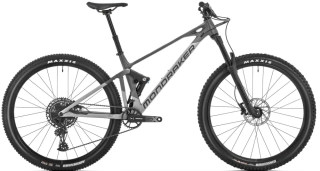 MONDRAKER Raze fog grey/nimbus grey/vortex grey
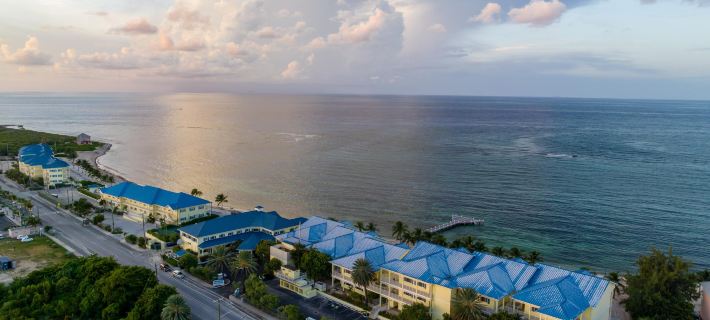 The Reef Beach Resort, Grand Cayman Hotels in Grand Cayman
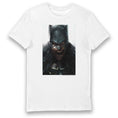 Load image into Gallery viewer, Batman Zombie Adults T-Shirt
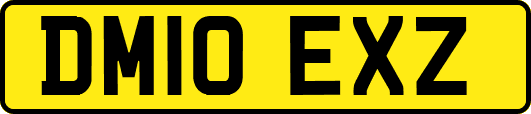 DM10EXZ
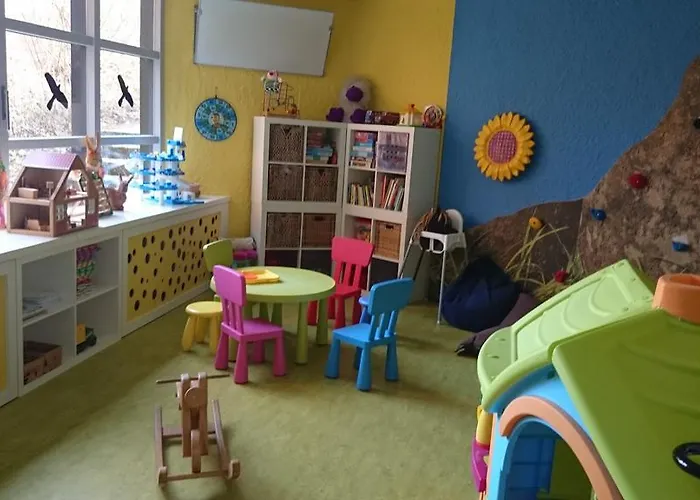 Appartement Forest View *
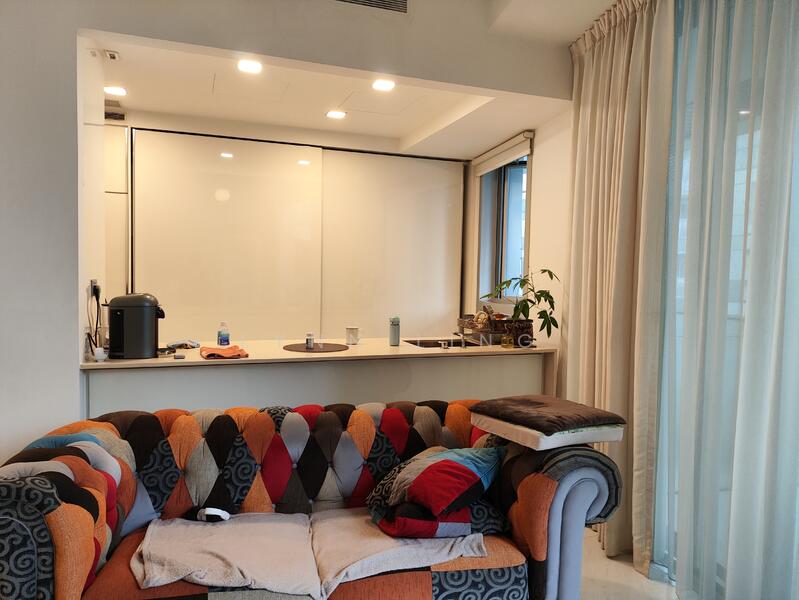 For Rent - Reflections at Keppel Bay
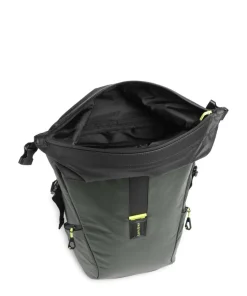 Paradiver Light L Rolltop Rucksack 17″ recyceltes Polyester khaki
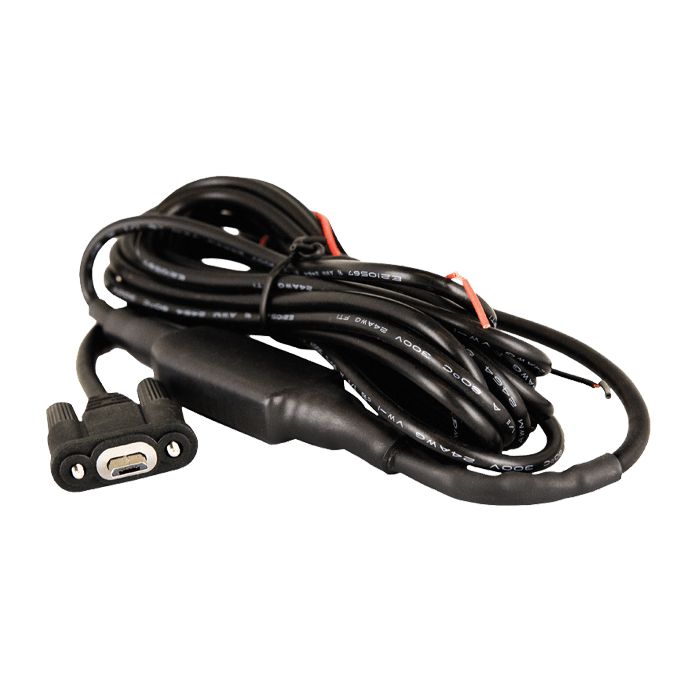 SPOT Trace Waterproof DC Power Cable - KBM Outdoors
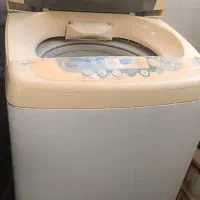 لباسشویی درب بالا سامسونگ|ماشین لباسشویی و خشککن لباس|قم, پردیسان|دیوار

**Your task:**
Reproduce the text of every item above word for word, omitting the pictures from your answer.

**Reply:**
 MONDRAKER Raze fog grey/nimbus grey/vortex grey
 The Reef Beach Resort, Grand Cayman Hotels in Grand Cayman
 Load image into Gallery viewer, Batman Zombie Adults T-Shirt
 DM10EXZ
 Appartement Forest View *
 For Rent - Reflections at Keppel Bay
 Paradiver Light L Rolltop Rucksack 17″ recyceltes Polyester khaki
 SPOT Trace Waterproof DC Power Cable - KBM Outdoors
 لباسشویی درب بالا سامسونگ|ماشین لباسشویی و خشککن لباس|قم, پردیسان|دیوار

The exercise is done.